It’s not easy being the frontman of a Celtic punk band. Shane MacGowan of the Pogues was once so drunk he knocked himself out falling down in the middle of the street—and his teeth actually looked better afterward. Al Barr of the Dropkick Murphys is going to have to sing “I’m Shipping Up to Boston” at every show for the rest of his life.
And then there’s Paul McKenzie of the Scot-inspired Real McKenzies. He knows when people are looking at him on stage, they’re only thinking one thing: What’s under the kilt? All too often, they’re not shy about finding out for themselves.
“I’ve had many hands up the kilt while doing shows,” he admits. “If I were to do that to someone, I’d be in jail. But we prefer not to press charges.”
Those who choose to slide up his cultural pride will quickly discover the answer to the age-old question is what they suspected all along: nothing. As he likes to tell them, “That’s not a microphone, you know, but speak into it if you like.”
The Real McKenzies have one of the strangest stories in punk rock. A Canadian band blending traditional Scottish music and hardcore, they put out their first record in 1995, and found a bigger audience for 1998’s Clash of the Tartans, thanks to its single “Mainland.” They were then signed to Honest Don’s, the subsidiary that popular punk label Fat Wreck Chords reserved for bands that didn’t fit into their trademark sound. When Honest Don’s folded, they were one of the only bands moved to Fat, for 2005’s 10,000 Shots. Their new record, Westwinds, is their eighth.

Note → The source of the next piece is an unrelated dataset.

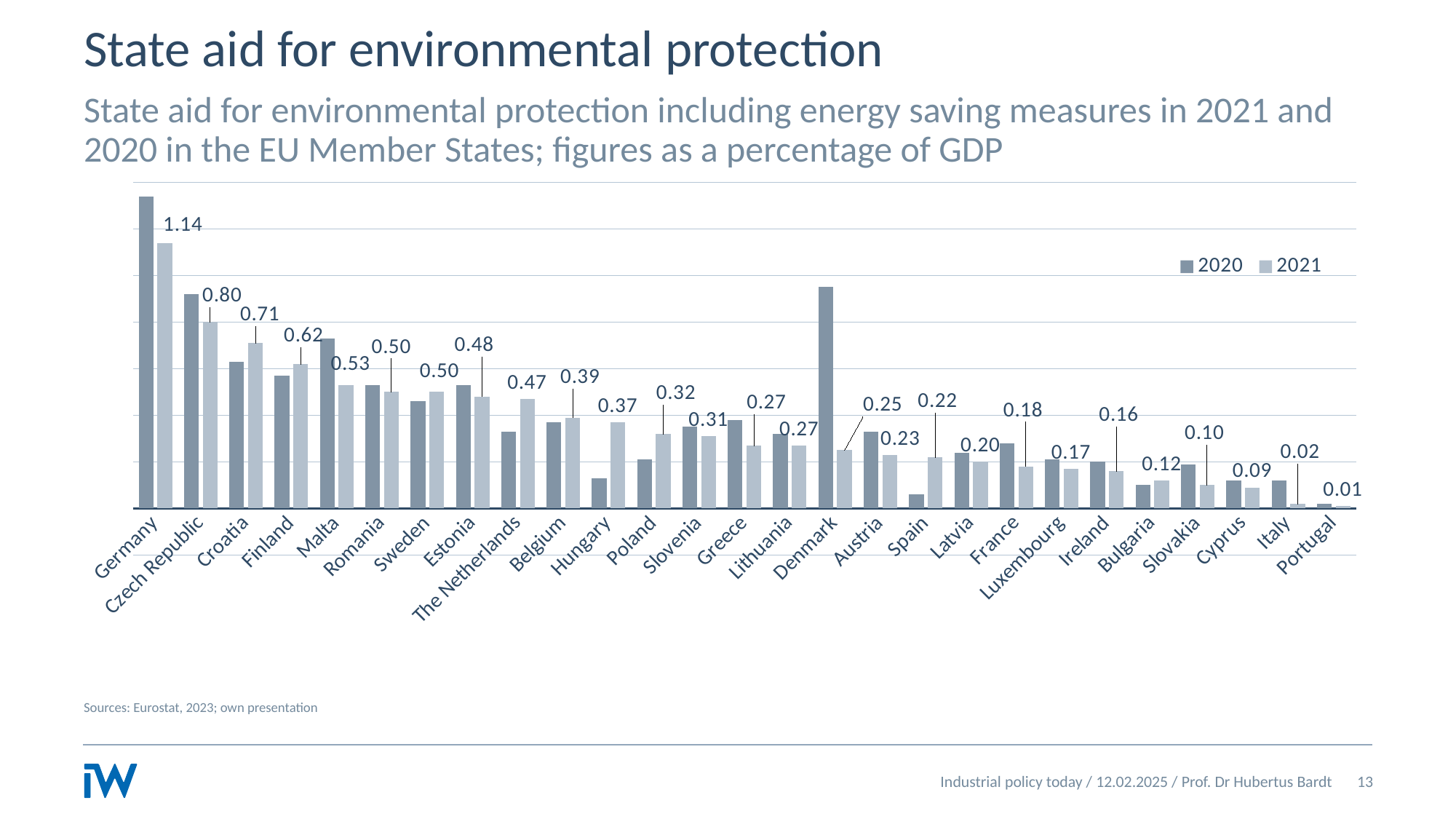
What is the 2021 value for Denmark? 0.25 What is the 2021 value for the Czech Republic? 0.80 Which country has the lowest 2021 value? Portugal How many series does the legend list? 2 What is the difference between the 2021 values for Germany and the Czech Republic? 0.34 Do the 2021 values rise or fall from left to right along the x axis? Fall What is the 2021 value for Portugal? 0.01 Which is larger, the 2020 value for Denmark or the 2020 value for Austria? Denmark What kind of chart is shown on the slide? Bar chart What is the 2021 value for Germany? 1.14 Which country has the highest 2021 value? Germany How many countries are shown on the x axis? 27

It’s unbelievable how far the band has come in two decades. Keep in mind, McKenzie’s original idea was to dress a cute punk girl in a kilt and have her sing Suzi Quatro covers for a band called Tart ‘n’ Haggis. But he couldn’t find the right girl, and everyone wanted to spell it “Tartan Haggis,” ruining the criminal joy that can only come with a truly bad pun.
Then one day, while listening to early-20th-century Scottish entertainer Harry Lauder, it all came together.
“I was playing Sir Harry Lauder, and a roommate was playing Sex Pistols, and another roommate was playing Public Enemy,” he remembers. “For a brief moment, it all melded, and I had an epiphany. And here we are today.”
Not that he had any idea he would be. “When we first started the band, we didn’t really take it seriously. We did one record at IFA in Seattle, just to document it, because we knew that no one would believe we had actually existed. That record took off, and that was the beginning of it. And it just never stopped,” he says.